Descida da TSU patronal    Subida do IVA Taxa normal do IVA Número de empregos a criar para compensar descida da TSU Aumento do volume de emprego total
1 p.p. 0,66 p.p. 23,66% 141.000 3,2%
2 p.p. 1,33 p.p. 24,33% 282.000 6,4%
4 p.p. 2,66 p.p. 25,66% 564.000 12,8%
5,75 p.p. 3,83 p.p. 26,83% 810.750 18,4%
[para a elaboração deste quadro, considerei 1) a redução da TSU patronal de 5,75% corresponde à anunciada pelo Governo em Setembro de 2012; 2) o valor total da TSU e do IVA previstos no OE 2015; 3) o aumento no IVA nas taxas normal, intermédia e reduzida; 4) a criação de novos empregos com base num salário médio de 600 € por 14 meses, já referido por Francisco Louçã no post "Alguém no governo sabe fazer as contas da TSU?"(clicar para ver) ; 5) a comparação do volume de emprego feita com o valor de emprego total da última informação do INE (Fev. 2015) incluindo trabalho por conta de outrem e por conta própria].

Os números falam por si. Partamos da hipótese que a “desvalorização fiscal” que Passos Coelho e Marco António têm na cabeça é equivalente à de 2012 e que está, obviamente, afastada a hipótese de aumentar a TSU dos trabalhadores. (não esquecendo que, em média, os custos salariais são apenas cerca de 30% do custo total, o que significa que estamos a falar de uma redução global de 1,72%!) Então das duas, uma: ou o IVA passaria para perto de 27% (!) ou o milagre da multiplicação dos empregos seria de tal monta que a população empregada teria que aumentar 18,4% (mais 810.000 postos de trabalho!) em simultaneidade com a redução da TSU, para não se perder receita…

Como a memória é curta vale a pena recordar o que afirmou, em 2012, o então ministro Vítor Gaspar ao explicar a medida depois abandonada.
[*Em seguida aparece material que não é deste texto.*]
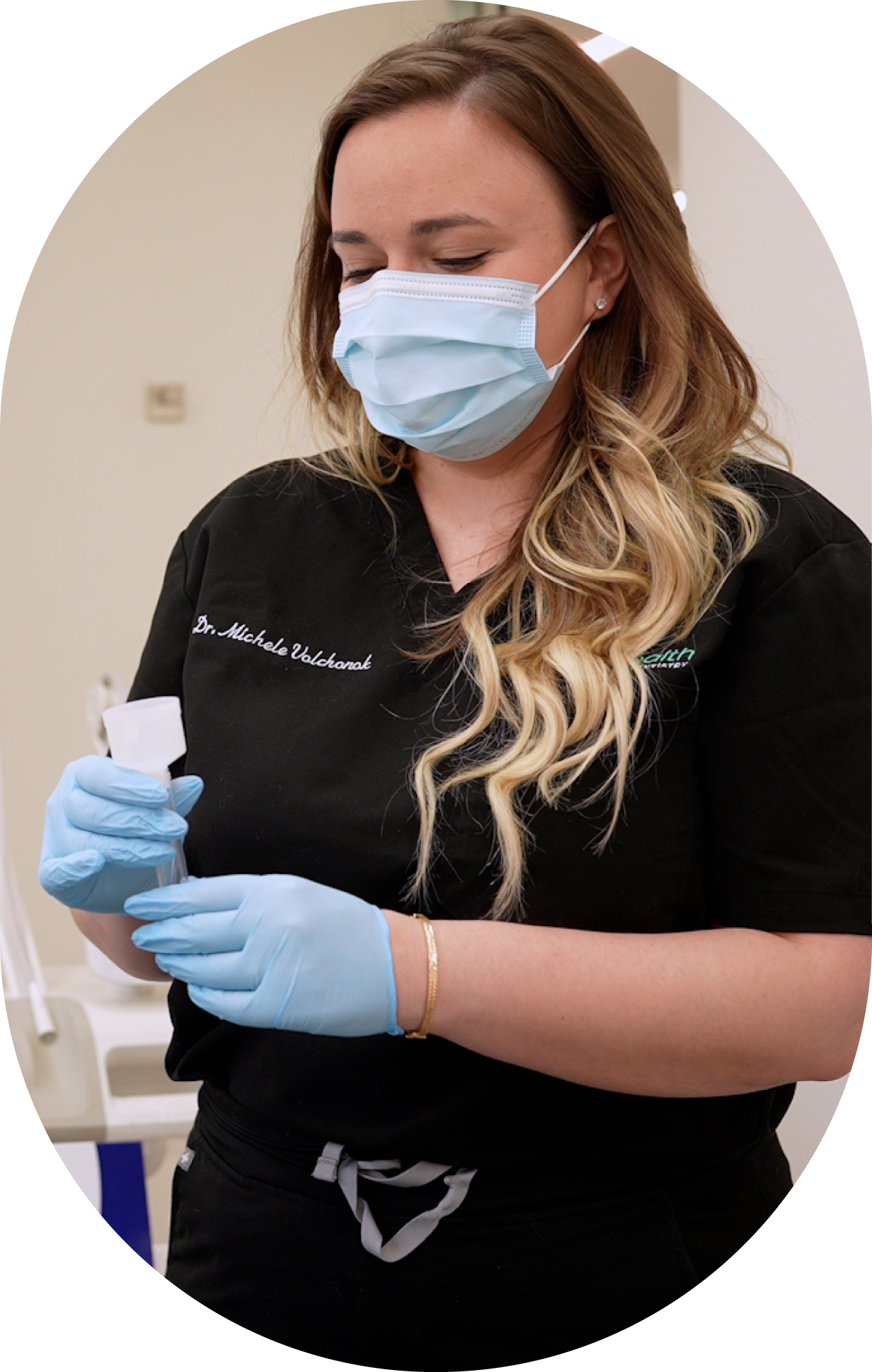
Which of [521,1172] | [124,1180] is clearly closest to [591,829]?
[521,1172]

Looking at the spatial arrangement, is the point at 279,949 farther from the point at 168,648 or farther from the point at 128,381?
the point at 128,381

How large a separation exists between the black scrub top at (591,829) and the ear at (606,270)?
25 cm

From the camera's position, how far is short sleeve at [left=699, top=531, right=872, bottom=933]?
90cm

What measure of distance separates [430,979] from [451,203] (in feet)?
2.11

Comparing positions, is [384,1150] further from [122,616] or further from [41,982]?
[122,616]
Disse esperar que a redução da TSU resulte num aumento de um por cento no emprego (o equivalente a cerca de 40 mil empregos), certamente com a concordância do mesmo PM e, quem sabe, de Marco António Costa. Sem mais comentários…

Umas notas finais, nesta minha breve reflexão.

A primeira, para relembrar que a redução dos custos de trabalho nos últimos anos tem sido constante por força da estagnação salarial e da entrada ou reentrada no mercado de trabalho com um salário inferior (no conjunto dos anos de 2010,2011 e 2012, os custos unitários do trabalho diminuíram 6,1%, segundo o Banco de Portugal).

A segunda, sobre a substituição de parte da TSU por impostos (e só vale a pena falar do IVA, dada a sua magnitude), que, para além das consequências fortemente negativas e regressivas do ponto de vista económico e social, implicaria também o perigo de desvirtuar a relação contributiva sinalagmática que está subjacente ao modo de financiamento do sistema público de pensões, provocando um aumento de desresponsabilização contributiva e colocando o sistema contributivo refém do ministério das Finanças.

A terceira, para referir que teríamos uma situação de ineficiência porque em mercados imperfeitos e menos sujeitos à concorrência (designadamente externa), a redução da TSU poderia não ser repercutida para a frente (diminuição do preço final), mas para trás (aumento dos lucros). Ou seja, uma alteração da TSU, em parte revertendo para lucro de empresas (sobretudo rentistas), seria compensada aumentando o IVA sobre toda a gente…

É que a hipotética descida da TSU não poderia sequer ser selectiva, por razões comunitárias e técnicas. E, se pudesse, o que é uma empresa exportadora? A que exporta 100%, 50% ou outra percentagem? Num ano ou vários anos? E as empresas que operam no mercado nacional e que evitam importações (ou seja, com o mesmo resultado na balança comercial)?

Em poucas palavras: deixemo-nos de fantasias.